(Beginning of Data to examine)

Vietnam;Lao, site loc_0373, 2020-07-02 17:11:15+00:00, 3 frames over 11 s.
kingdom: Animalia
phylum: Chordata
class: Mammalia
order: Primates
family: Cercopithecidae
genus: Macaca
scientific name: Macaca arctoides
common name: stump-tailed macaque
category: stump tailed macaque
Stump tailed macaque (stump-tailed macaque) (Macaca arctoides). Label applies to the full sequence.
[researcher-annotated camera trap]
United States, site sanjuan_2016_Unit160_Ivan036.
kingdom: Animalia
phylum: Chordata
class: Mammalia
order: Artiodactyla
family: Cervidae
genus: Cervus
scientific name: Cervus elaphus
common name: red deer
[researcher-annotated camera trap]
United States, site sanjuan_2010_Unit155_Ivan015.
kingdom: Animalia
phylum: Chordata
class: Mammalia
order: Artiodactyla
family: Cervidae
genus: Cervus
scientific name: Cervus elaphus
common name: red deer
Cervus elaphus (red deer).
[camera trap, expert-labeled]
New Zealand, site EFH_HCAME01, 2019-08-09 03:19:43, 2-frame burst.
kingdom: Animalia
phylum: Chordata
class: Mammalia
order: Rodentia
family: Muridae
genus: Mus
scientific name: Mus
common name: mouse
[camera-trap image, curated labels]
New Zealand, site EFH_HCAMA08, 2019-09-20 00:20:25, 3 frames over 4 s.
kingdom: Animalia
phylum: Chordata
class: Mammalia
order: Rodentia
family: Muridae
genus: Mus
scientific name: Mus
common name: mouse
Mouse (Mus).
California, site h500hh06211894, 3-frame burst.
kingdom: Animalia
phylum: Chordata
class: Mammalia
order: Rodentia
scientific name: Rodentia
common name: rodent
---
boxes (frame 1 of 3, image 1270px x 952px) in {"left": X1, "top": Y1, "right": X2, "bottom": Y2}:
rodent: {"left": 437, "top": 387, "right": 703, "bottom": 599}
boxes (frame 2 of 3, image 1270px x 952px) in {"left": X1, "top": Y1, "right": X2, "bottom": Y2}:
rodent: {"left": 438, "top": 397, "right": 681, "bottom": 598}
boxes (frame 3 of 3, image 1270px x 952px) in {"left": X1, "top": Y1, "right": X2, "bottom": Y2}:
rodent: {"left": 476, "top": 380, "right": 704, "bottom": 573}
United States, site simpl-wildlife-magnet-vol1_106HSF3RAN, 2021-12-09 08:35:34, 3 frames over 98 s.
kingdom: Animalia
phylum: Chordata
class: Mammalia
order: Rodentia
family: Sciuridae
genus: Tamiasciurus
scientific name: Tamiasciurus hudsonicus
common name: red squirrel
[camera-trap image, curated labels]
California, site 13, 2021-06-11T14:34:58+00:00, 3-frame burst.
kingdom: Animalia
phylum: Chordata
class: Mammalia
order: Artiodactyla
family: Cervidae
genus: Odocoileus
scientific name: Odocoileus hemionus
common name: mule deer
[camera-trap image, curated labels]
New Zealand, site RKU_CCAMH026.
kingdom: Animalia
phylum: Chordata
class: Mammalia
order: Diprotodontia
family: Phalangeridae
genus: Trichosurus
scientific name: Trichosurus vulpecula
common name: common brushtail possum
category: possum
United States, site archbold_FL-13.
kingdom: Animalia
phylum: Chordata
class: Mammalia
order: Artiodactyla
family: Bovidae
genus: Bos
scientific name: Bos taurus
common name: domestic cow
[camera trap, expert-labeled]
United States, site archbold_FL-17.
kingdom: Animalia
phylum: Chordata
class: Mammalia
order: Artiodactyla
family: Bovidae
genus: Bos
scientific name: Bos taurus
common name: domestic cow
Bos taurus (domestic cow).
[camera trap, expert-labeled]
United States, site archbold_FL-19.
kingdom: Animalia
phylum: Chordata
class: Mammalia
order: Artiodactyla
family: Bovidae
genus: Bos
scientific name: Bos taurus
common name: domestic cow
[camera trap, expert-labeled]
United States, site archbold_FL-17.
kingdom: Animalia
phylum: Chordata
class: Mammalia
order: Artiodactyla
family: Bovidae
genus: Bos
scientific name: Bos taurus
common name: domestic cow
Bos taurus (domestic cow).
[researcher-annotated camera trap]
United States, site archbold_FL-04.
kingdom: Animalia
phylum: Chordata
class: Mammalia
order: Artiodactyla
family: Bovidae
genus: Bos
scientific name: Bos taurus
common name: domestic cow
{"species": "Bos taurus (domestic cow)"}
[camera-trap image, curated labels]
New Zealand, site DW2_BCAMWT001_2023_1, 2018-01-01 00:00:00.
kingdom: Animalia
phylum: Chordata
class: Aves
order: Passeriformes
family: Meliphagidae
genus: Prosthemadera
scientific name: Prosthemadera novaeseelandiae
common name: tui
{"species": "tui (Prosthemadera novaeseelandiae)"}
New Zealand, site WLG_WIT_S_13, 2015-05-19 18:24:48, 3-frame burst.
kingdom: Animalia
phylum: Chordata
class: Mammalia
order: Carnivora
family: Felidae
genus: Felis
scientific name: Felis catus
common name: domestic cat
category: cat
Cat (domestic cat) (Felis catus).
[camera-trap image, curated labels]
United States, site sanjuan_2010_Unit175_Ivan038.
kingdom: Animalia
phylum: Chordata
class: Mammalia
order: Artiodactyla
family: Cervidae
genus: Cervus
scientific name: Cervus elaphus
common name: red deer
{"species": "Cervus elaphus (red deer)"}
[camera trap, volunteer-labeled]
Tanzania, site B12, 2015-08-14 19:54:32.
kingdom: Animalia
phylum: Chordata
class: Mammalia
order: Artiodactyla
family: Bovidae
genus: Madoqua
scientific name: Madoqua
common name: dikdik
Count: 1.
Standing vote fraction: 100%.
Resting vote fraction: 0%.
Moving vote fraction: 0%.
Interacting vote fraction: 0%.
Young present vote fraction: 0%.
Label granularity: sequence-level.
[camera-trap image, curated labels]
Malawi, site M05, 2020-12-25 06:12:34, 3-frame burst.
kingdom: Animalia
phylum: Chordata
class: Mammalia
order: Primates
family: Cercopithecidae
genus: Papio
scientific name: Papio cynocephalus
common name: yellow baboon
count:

(End of Data to examine)

What the task requires
Take from the entries every line that has the string "frames".

Exercise solution
Vietnam;Lao, site loc_0373, 2020-07-02 17:11:15+00:00, 3 frames over 11 s.
New Zealand, site EFH_HCAMA08, 2019-09-20 00:20:25, 3 frames over 4 s.
United States, site simpl-wildlife-magnet-vol1_106HSF3RAN, 2021-12-09 08:35:34, 3 frames over 98 s.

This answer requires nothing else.